When Governor Newsom signed SB9 into law a few months ago, San Jose faced the possibility that up to TEN new housing units could be legally built on any single-family property in the city without any review process or neighbor input. The city faced a hard deadline: if the city council failed to act by Jan 1, this 10-unit maximum would have become a permanent law in San Jose.

You responded to our call to action. As a result, the city council voted on Dec 14 to limit SB9 to just 4-units per property, the absolute minimum allowed by the new state law. Four units is still a major and unacceptable leap in density for our single-family neighborhoods, but it could have been so much worse if our city council did not act before Jan 1.

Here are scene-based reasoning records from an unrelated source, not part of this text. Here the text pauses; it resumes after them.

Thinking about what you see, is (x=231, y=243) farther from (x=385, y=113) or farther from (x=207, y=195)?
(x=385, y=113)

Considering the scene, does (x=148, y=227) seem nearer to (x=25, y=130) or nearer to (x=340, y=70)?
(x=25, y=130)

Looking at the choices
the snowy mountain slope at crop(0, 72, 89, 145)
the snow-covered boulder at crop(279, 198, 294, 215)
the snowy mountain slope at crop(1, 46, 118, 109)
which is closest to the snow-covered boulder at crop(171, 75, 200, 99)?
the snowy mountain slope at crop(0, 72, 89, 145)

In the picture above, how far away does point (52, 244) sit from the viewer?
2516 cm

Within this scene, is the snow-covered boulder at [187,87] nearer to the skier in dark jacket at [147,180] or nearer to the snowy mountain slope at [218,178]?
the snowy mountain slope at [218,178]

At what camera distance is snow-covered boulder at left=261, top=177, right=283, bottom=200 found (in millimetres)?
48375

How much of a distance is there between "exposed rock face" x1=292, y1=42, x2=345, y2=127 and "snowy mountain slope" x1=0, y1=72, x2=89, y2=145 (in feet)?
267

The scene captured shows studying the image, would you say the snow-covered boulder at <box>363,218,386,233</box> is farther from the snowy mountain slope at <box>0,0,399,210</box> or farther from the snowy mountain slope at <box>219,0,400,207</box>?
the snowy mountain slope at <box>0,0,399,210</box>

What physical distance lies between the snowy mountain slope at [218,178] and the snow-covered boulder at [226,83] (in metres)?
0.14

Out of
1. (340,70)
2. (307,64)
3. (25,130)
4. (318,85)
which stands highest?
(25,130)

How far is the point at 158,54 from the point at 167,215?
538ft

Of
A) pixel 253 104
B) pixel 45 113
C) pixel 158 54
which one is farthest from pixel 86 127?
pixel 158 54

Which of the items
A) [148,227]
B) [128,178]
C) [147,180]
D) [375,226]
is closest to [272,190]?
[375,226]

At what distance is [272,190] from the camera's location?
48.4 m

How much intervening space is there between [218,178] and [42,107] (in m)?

City council also voted to halt all additional work on ‘Opportunity Housing’ and to make all new SB9 development follow the same rules that already apply to all new single-family home construction in San Jose:

  • Maximum building height of 30 feet / two-stories

  • Maximum height of 20 feet within 20 feet of a rear property line (no second stories in the back yard)

  • No ADUs over and above the 4-unit maximum mandated by SB9

  • An overall maximum .45 floor-area-ratio (FAR) that limits the total size of all units constructed on a property

Of course, the well-paid lobbyist that supported Opportunity Housing have not gone away. They will seek to pass new ordinances in 2022 that extend these ‘SB9 rules’ to cover R-2 zoned lots and homes in historic neighborhoods (these are both excluded by SB9), and they will push other efforts to further increase the density of single-family neighborhoods beyond the 4 units now mandated by SB9. FHSJ will continue our efforts to monitor and resist these ill-considered proposals in 2022.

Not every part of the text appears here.